No pude pegar ojo esa noche pensando en ese olor que no les podía describir ni comparar con nada y se me ocurrió, ya casi de madrugada, solicitar un autobús a la Diputación para ir a verlo. ¡Qué alegría cuando me llegó la carta con el permiso concedido para que mis alumnos pudieran conocer el mar, tocarlo, olerlo, bañarse en él, oírlo, sentirlo!
La mayoría del grupo de mayores trabajaban y no podían dejar de hacerlo, así que al final solo fuimos ocho adultos y una treintena de chavales. Salimos muy temprano y tardamos ocho horas en llegar a la playa de Salinas. Cuando llegamos había niebla cerrada que poco a poco fue abriendo. De una forma natural y como si las olas les susurraran, “venid, acercaros”, los chavales se quitaron los calcetines, los zapatos, los pantalones, los jerseys, y se metieron en el agua con el calzón solo. Las chicas lo hicieron en combinación. Estaba fría y gritaron, y corrieron, y saltaron, y se mojaron entre ellos. Cuando se cansaron de jugar se pusieron a coger quisquillas y lapas y mejillones en las rocas. Y más tarde a observar a los pescadores lanzando sus cañas a lo lejos. Los mayores, en cambio, renuentes y tímidos, se acercaron al mar con cautela no exenta de asombro. Pero a medida que iban tomando contacto con la arena también a los adultos se les iba quitando el pudor y la vergüenza. Ver a esos adultos que jamás habían salido de su pueblo mirar extasiados el mar es algo que no se puede describir con palabras, tampoco olvidar.
Como recuerdo de aquel día, rellenamos botellines con el agua de mar y con arena, cogimos algas y una buena colección de crustáceos. Y durante algún tiempo, semanas, hablamos en clase de la riqueza del mar, de su cultura, de la forma de vida de sus habitantes que ahora eran un poco nuestros, pues los comprendíamos mejor.  
Jamás olvidaré, por mucho tiempo que pase, la descripción que hizo Luisa, la muchacha apocada y seria, a la que por primera vez le reían los ojos, del mar. Dijo que olía a maravilla, a horizonte, a azul, a verde, a primavera, a brisa, a libertad, a flor, a gaviotas, a abrazo, que el mar olía al olor de los sueños. Y es que Luisa, sin saberlo, estaba haciendo poesía y metáfora.
Lo que vino después fue tan terrible y oscuro y largo que nos hizo llegar a pensar que aquel tiempo vivido no existió, que fue tan solo un espejismo.  

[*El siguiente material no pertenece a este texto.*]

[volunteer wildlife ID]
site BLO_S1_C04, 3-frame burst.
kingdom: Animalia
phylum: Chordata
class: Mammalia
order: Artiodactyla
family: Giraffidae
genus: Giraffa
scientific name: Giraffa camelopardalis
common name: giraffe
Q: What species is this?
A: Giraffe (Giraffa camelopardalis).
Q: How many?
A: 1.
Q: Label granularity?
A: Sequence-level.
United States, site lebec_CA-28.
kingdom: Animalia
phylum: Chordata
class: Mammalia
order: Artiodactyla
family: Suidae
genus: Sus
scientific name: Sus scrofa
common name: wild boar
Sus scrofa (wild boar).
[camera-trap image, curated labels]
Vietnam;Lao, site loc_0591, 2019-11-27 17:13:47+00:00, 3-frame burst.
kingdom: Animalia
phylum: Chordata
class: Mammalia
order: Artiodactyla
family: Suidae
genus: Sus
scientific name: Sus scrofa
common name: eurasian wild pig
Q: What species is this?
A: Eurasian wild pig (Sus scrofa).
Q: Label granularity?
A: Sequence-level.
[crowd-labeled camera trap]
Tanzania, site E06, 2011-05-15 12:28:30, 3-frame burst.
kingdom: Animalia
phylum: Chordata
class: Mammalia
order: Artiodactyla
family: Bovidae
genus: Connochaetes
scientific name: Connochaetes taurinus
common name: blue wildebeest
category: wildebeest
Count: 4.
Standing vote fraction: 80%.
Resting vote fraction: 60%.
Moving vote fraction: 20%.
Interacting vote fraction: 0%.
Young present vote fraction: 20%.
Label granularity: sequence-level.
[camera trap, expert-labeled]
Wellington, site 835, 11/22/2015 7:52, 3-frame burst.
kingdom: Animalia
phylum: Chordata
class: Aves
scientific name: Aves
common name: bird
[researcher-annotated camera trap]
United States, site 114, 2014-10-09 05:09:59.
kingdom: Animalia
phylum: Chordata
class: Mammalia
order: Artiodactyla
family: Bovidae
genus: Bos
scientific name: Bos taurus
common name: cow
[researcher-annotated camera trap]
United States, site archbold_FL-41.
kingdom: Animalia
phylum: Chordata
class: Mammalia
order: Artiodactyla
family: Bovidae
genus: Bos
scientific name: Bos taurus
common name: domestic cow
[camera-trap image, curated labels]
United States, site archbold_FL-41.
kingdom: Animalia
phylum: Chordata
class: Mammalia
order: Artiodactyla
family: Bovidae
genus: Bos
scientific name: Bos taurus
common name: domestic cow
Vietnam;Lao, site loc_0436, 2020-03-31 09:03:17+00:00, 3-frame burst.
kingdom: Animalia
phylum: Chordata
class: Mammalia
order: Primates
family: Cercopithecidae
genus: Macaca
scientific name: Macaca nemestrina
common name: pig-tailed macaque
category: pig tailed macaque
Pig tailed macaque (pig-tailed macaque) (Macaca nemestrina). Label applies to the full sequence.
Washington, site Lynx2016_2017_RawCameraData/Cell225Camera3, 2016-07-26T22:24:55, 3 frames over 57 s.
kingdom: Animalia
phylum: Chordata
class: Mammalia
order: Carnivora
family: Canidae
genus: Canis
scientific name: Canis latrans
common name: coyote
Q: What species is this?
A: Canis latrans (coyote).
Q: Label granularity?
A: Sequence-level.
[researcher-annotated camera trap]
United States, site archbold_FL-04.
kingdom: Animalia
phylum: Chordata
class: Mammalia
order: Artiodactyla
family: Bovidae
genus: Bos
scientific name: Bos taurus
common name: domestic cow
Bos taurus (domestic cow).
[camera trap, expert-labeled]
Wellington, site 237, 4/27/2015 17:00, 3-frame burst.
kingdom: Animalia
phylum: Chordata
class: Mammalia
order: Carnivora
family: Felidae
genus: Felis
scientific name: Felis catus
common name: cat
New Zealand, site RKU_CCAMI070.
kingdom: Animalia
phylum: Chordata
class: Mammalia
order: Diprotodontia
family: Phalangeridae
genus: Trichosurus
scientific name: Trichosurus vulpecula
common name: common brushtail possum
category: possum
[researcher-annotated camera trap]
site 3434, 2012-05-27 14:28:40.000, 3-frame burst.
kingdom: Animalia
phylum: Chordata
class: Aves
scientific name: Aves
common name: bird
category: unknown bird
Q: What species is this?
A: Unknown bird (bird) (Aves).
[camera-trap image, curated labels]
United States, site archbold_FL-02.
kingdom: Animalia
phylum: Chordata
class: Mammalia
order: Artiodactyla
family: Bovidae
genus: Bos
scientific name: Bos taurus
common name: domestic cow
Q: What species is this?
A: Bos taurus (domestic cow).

Pero no. ¿Ve el botellín, muchacho, encima de la trébede? Es arena de la playa de Salinas. Puede cogerlo y sacarle foto, si quiere, para su artículo,  ese botellín  es prueba irrefutable de que lo que le cuento ocurrió, de que lo que le cuento es tan real, muchacho,  como los miles de granitos de arena que contiene.  





Nota: Relato acerca de los sueños y aspiraciones de una maestra que me publica Astorga-Redacción el 28/4/2016, leído el 15/4/2016 durante las IX Jornadas celebradas por el Ateneo Republicano de Astorga, que bajo el lema "Fue como un sueño" rememoran los 85 años de ese momento histórico de la II República española.